Worthy Opponent: The Zulus appear to be massing again to wipe out the British, but it turns out they're saluting the British for their bravery before departing for good. This is actually completely fictitious: in real life the Zulus only left because the British reinforcements arrived... and it was in no way a peaceful and dignified retreat.
Lieutenant Chard assumes command of the post, despite being an engineer rather than an infantryman, due to his three months seniority over Bromhead. In reality, he had three years seniority.
Chard is wounded and goes for treatment. He tells Bromhead that he is in command now, and adds "It's what you wanted, isn't it?"
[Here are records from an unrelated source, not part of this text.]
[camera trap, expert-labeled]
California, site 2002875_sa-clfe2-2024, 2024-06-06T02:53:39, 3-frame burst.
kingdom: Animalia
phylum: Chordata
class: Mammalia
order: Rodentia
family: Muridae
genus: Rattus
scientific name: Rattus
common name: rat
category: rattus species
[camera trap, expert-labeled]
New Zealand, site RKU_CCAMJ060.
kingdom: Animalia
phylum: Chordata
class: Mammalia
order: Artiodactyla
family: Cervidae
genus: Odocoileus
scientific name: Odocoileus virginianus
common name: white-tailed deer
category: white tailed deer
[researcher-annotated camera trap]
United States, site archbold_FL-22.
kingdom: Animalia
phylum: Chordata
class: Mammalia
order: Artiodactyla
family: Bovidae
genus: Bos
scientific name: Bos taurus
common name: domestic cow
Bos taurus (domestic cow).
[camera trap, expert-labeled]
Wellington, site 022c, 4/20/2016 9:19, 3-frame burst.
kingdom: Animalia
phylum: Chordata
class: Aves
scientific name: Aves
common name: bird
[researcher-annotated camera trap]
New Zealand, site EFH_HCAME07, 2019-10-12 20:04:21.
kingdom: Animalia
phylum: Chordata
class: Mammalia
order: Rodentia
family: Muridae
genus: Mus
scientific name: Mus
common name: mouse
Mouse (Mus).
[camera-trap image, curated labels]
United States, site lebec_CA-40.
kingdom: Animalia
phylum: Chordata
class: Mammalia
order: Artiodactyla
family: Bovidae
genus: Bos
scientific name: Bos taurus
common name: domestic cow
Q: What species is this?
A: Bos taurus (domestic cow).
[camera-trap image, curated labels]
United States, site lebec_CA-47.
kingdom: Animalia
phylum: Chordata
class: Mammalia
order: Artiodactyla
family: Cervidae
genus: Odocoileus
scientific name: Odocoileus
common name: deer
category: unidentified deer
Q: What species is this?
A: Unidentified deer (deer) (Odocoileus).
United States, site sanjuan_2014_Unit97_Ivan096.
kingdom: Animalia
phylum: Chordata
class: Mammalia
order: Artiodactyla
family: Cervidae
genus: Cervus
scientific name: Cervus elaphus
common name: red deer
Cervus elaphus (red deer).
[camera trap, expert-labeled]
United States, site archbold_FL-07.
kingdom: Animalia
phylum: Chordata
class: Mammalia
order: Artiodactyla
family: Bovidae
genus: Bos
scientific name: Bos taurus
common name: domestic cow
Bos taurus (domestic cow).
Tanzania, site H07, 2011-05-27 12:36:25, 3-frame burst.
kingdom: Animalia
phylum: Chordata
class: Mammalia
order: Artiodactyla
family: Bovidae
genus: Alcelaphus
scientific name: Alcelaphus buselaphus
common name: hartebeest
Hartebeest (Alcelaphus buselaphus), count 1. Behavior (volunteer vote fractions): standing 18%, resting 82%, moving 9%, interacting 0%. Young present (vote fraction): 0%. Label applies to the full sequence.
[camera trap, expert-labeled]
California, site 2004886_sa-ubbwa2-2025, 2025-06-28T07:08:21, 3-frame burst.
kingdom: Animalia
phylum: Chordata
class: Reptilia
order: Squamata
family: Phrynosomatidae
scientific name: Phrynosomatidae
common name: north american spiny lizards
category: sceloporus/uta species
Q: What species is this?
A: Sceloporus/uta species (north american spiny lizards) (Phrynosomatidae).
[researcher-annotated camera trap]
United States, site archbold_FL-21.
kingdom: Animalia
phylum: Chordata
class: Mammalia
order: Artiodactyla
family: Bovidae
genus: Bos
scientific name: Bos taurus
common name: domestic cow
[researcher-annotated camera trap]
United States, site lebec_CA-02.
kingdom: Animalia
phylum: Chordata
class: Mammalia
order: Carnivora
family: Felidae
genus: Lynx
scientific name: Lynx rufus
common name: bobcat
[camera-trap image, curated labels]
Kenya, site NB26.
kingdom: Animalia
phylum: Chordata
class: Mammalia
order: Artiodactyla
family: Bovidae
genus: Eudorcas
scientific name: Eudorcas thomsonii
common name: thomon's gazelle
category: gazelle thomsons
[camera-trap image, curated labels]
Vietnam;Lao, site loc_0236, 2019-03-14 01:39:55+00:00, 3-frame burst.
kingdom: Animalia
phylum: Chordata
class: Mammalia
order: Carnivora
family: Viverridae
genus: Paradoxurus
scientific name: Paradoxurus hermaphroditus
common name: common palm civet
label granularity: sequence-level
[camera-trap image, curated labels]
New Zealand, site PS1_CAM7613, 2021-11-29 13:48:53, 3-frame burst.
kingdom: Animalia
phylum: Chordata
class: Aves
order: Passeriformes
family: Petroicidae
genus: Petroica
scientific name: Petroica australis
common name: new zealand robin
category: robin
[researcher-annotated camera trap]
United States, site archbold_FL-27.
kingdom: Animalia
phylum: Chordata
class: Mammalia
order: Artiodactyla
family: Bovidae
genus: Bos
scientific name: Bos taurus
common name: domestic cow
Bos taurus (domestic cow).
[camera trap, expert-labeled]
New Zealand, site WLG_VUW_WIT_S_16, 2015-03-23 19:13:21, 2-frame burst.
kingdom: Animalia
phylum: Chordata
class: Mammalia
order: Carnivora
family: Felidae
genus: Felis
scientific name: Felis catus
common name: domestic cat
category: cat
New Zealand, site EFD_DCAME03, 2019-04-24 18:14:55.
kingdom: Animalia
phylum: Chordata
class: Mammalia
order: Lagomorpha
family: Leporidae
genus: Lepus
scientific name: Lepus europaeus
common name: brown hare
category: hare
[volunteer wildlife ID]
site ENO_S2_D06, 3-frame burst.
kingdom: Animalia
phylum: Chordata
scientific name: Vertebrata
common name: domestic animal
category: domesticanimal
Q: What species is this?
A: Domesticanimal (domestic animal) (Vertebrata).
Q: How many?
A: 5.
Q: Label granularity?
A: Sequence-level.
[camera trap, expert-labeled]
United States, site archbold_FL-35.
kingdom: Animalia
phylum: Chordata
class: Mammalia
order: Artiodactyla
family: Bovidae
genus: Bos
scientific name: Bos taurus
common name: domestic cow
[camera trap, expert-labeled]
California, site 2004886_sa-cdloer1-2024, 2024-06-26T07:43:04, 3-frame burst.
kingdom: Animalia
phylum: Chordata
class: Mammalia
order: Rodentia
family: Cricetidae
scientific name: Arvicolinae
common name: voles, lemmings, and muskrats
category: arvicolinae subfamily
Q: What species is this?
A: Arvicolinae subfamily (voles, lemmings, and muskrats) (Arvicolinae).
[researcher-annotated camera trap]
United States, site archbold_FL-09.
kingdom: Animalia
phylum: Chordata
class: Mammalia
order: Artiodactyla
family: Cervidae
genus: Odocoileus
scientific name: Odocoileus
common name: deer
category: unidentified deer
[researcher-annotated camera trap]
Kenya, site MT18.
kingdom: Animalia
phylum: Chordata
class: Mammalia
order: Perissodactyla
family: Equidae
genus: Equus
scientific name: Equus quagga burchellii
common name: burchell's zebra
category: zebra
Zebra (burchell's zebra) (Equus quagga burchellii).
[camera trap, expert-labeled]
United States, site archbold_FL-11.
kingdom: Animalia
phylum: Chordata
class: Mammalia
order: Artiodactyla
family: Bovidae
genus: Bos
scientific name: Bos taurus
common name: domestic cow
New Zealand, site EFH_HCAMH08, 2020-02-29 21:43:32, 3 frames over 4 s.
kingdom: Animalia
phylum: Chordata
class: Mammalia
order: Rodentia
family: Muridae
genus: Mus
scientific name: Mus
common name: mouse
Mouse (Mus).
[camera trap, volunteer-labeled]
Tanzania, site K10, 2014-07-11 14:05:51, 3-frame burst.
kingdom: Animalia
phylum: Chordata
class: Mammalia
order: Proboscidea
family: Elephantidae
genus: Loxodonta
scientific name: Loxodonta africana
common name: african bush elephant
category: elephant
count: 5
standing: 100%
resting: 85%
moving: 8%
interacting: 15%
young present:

You Are Number Six: The Privates Jones refer to each other by the serial numbers of 593 and 716. We also meet 612 Williams. In Welsh regiments where an awful lot of people might be called Williams or Owen or Jones (Wales doesn't have that many surnames), this was, and remains, standard practice. Although the Toms themselves prefer to use distinguishing nicknames where possible. Invention tends to fade after about the thirtieth Williams...
Zerg Rush: Again and again, the Zulus' chief tactic. Mainly because, in attacking a fortified post, their usual envelopment tactics can't be brought to bear.
Although, as mentioned earlier, in the real action the Zulus were much less openly suicidal about charging the post, using terrain as cover to partially negate the range of the British rifles.